1. Academic Validation
  2. Improvement of pulmonary surfactant activity by introducing D-amino acids into highly hydrophobic amphiphilic α-peptide Hel 13-5

Improvement of pulmonary surfactant activity by introducing D-amino acids into highly hydrophobic amphiphilic α-peptide Hel 13-5

  • Biochim Biophys Acta. 2014 Aug;1838(8):2046-52. doi: 10.1016/j.bbamem.2014.04.024.
Yoshihiro Nakamura 1 Ko Yukitake 2 Hiromichi Nakahara 3 Sooyoung Lee 4 Osamu Shibata 5 Sannamu Lee 6
Affiliations

Affiliations

  • 1 Muromachi Chemical Co.
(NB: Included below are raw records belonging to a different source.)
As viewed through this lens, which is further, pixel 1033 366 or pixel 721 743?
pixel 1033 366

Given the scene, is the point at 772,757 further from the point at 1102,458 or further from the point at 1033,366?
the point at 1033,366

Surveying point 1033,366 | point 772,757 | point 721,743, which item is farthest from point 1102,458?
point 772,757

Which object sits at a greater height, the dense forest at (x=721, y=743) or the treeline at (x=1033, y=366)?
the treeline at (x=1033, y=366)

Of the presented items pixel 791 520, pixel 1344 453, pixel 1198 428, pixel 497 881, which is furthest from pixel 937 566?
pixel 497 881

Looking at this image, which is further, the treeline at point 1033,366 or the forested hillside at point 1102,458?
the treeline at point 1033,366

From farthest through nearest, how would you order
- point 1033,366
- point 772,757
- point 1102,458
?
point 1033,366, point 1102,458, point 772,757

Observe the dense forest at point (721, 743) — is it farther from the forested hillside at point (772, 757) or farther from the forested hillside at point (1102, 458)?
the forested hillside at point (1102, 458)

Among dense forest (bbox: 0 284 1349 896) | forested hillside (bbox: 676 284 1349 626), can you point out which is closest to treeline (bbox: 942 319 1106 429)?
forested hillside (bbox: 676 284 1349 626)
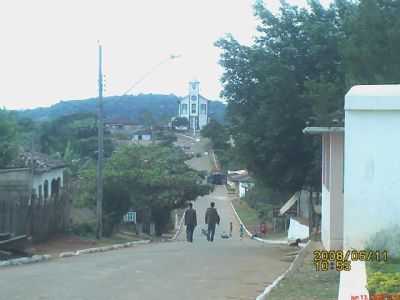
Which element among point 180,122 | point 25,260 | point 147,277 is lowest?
point 25,260

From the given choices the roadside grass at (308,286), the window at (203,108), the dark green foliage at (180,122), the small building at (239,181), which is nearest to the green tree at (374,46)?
the roadside grass at (308,286)

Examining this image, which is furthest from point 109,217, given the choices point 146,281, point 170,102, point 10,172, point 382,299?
point 170,102

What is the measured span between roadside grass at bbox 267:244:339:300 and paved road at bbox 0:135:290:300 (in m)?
0.48

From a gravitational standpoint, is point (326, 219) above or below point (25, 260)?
above

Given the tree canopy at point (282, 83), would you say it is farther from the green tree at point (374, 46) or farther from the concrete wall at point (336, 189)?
the concrete wall at point (336, 189)

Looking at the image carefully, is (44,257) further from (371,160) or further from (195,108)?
(195,108)

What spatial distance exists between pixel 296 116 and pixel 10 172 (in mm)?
9505

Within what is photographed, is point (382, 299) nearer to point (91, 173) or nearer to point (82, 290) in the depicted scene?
point (82, 290)

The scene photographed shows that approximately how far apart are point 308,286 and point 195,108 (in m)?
159

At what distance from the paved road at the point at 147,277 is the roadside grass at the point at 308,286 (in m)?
0.48

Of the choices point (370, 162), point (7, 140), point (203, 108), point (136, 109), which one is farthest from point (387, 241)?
point (136, 109)

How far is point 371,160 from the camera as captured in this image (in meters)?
11.4

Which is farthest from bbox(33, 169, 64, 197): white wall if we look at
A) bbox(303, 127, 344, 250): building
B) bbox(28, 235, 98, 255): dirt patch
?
bbox(303, 127, 344, 250): building
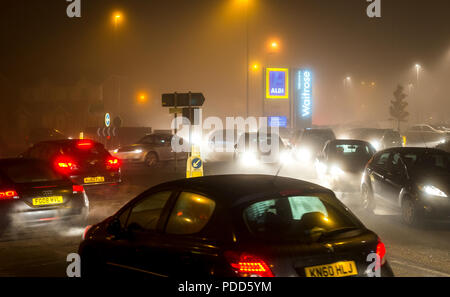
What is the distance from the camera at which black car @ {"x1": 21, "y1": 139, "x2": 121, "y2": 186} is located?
46.7ft

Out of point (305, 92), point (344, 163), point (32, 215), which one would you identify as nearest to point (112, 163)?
point (32, 215)

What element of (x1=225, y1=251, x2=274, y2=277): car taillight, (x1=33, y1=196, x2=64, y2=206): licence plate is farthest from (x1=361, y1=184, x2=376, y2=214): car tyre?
(x1=225, y1=251, x2=274, y2=277): car taillight

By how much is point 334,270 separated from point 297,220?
2.11ft

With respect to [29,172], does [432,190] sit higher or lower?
lower

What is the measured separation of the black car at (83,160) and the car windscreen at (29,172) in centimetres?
439

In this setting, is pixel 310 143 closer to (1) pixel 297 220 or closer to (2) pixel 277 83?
(1) pixel 297 220

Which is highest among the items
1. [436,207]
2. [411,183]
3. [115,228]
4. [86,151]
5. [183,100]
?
[183,100]

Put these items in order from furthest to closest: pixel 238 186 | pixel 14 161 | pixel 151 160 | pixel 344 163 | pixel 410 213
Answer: pixel 151 160 < pixel 344 163 < pixel 410 213 < pixel 14 161 < pixel 238 186

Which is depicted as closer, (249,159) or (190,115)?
(190,115)

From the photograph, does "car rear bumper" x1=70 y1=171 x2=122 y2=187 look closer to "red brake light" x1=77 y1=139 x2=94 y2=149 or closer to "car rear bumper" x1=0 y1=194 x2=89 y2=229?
"red brake light" x1=77 y1=139 x2=94 y2=149

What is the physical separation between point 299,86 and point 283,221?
164ft

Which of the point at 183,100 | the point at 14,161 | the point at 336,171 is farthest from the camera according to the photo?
the point at 183,100

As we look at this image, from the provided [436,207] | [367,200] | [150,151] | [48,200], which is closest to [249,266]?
[48,200]

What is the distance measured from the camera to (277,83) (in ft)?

Ltd., Ohmuta, Fukuoka 836-0895, Japan.
  • 2 Fukuoka University Hospital, Fukuoka 814-0180, Japan.
  • 3 Department of Biophysical Chemistry, Faculty of Pharmaceutical Sciences, Nagasaki International University, Sasebo, Nagasaki 859-3298, Japan.
  • 4 Department of Pediatrics, Graduate School of Medical Sciences, Kyushu University and Emergency & Critical Care Center, Kyushu University Hospital, Fukuoka 812-8582, Japan.
  • 5 Department of Biophysical Chemistry, Faculty of Pharmaceutical Sciences, Nagasaki International University, Sasebo, Nagasaki 859-3298, Japan. Electronic address: [email protected].
  • 6 Department of Biophysical Chemistry, Faculty of Pharmaceutical Sciences, Nagasaki International University, Sasebo, Nagasaki 859-3298, Japan; Department of Chemistry, Faculty of Science, Fukuoka University, Fukuoka 814-0180, Japan.
Abstract

The high costs of artificial pulmonary Surfactants, ranging in hundreds per kilogram of body weight, used for treating the respiratory distress syndrome (RDS) premature babies have limited their applications. We have extensively studied soy lecithins and higher alcohols as lipid alternatives to expensive Phospholipids such as DPPC and PG. As a substitute for the proteins, we have synthesized the peptide Hel 13-5D3 by introducing D-amino acids into a highly lipid-soluble, basic amphiphilic peptide, Hel 13-5, composed of 18 amino acid residues. Analysis of the surfactant activities of lipid-amphiphilic artificial peptide mixtures using lung-irrigated rat models revealed that a mixture (Murosurf SLPD3) of dehydrogenated soy lecithin, fractionated soy lecithin, palmitic acid (PA), and peptide Hel 13-5D3 (40:40:17.5:2.5, by weight) superior pulmonary surfactant activity than a commercially available pulmonary surfactant (beractant, Surfacten®). Experiments using ovalbumin-sensitized model Animals revealed that the lipid-amphiphilic artificial peptide mixtures provided significant control over an increase in the pulmonary resistance induced by premature allergy reaction and reduced the number of acidocytes and neutrophils in lung-irrigated solution. The newly developed low-cost pulmonary surfactant system may be used for treatment of a wide variety of respiratory diseases.

Keywords

Amphiphilic α-helical peptide; Artificial pulmonary surfactant; Recovery of lung compliance; Respiratory distress syndrome; Soy lecithin; Surface tension–area diagram.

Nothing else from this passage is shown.